The zygotically acting DV genes repress ac expression within specific DV domains.
Sequence alignments of orthologous fragments of hb, Kr and sna from a variety of arthropods and other phyla show that amino acid differences are not normally correlated with evolutionary distance between respective species. Amino acids directly involved in DNA binding are the most conserved, and binding specificity of a hb finger from different species is not changed.
The expression of sna RNA and protein throughout embryogenesis has been studied.
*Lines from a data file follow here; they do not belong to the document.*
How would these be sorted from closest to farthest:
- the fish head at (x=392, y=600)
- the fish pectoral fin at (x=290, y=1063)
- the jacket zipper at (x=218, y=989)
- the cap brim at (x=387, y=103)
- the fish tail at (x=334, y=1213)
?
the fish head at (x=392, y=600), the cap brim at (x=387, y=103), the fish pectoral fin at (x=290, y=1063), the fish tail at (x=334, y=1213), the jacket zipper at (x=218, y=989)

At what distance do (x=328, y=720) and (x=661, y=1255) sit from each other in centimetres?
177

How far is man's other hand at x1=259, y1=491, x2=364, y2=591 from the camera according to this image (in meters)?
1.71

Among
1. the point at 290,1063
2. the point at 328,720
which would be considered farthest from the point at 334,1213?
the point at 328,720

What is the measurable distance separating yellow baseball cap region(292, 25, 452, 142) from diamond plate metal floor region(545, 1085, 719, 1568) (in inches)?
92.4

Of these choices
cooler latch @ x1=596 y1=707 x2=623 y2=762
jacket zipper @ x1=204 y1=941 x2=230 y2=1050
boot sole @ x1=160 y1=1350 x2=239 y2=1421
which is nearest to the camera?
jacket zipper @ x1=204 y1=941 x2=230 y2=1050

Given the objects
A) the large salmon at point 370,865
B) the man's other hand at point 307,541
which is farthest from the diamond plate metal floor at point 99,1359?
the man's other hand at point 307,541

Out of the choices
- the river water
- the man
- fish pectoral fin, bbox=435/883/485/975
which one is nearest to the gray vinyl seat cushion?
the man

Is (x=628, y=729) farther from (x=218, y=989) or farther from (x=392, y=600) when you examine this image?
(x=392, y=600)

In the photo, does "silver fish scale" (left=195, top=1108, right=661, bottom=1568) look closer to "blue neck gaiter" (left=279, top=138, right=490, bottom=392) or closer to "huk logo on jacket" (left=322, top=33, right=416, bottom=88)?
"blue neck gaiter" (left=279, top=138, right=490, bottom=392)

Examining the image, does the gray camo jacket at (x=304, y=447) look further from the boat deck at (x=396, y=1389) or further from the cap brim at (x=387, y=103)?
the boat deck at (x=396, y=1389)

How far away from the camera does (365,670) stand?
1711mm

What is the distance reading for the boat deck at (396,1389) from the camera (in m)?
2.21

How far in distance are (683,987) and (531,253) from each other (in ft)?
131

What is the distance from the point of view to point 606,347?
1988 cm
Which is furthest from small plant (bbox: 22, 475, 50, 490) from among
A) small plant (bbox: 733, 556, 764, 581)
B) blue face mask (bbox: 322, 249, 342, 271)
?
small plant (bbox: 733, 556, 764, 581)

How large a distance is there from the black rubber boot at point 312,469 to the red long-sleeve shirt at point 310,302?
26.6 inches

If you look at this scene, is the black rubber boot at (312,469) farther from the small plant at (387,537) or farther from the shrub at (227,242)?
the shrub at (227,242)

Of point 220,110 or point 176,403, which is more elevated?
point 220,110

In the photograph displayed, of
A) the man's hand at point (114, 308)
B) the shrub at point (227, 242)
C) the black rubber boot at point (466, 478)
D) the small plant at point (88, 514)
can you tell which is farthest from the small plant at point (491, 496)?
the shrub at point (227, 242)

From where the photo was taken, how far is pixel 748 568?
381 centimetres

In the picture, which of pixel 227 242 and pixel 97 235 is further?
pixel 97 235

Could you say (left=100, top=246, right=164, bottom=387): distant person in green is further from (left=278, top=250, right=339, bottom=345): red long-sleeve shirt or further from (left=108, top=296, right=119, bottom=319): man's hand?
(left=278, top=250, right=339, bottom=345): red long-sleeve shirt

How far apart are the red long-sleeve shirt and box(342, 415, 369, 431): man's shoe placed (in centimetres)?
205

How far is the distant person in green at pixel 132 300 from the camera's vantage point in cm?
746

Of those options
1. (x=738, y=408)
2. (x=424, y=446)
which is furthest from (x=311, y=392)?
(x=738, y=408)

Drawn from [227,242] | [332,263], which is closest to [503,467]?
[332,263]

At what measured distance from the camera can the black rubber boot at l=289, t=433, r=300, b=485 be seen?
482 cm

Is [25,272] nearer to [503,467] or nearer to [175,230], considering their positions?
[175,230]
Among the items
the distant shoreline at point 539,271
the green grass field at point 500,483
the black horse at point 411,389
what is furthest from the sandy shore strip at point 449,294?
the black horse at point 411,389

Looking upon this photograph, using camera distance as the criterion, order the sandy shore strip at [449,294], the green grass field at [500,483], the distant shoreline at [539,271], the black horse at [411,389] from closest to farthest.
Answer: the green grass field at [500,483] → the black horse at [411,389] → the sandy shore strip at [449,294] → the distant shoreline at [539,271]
The effect of the terminal system on the expression of 2 zygotic genes involved in dorsoventral patterning, sna and dpp, is mediated by a reduction in dl activity by the terminal system. Due to this interaction the poles adopt a more dorsalised fate than their counterparts in the middle of the embryo.
sna prevents expression in the mesoderm of genes that are destined to be active only in more lateral or dorsal regions.
Mutations in zygotic ventral class gene sna interact with RpII140wimp.
In sna mutant embryos the ventral furrow fails to form at gastrulation resulting in an absence of all mesodermal derivatives in the mature embryo.
Polar expression of sna requires genes of the terminal group.
Zygotically active locus involved in the terminal developmental program in the embryo.
17 additional alleles are discussed but are not named.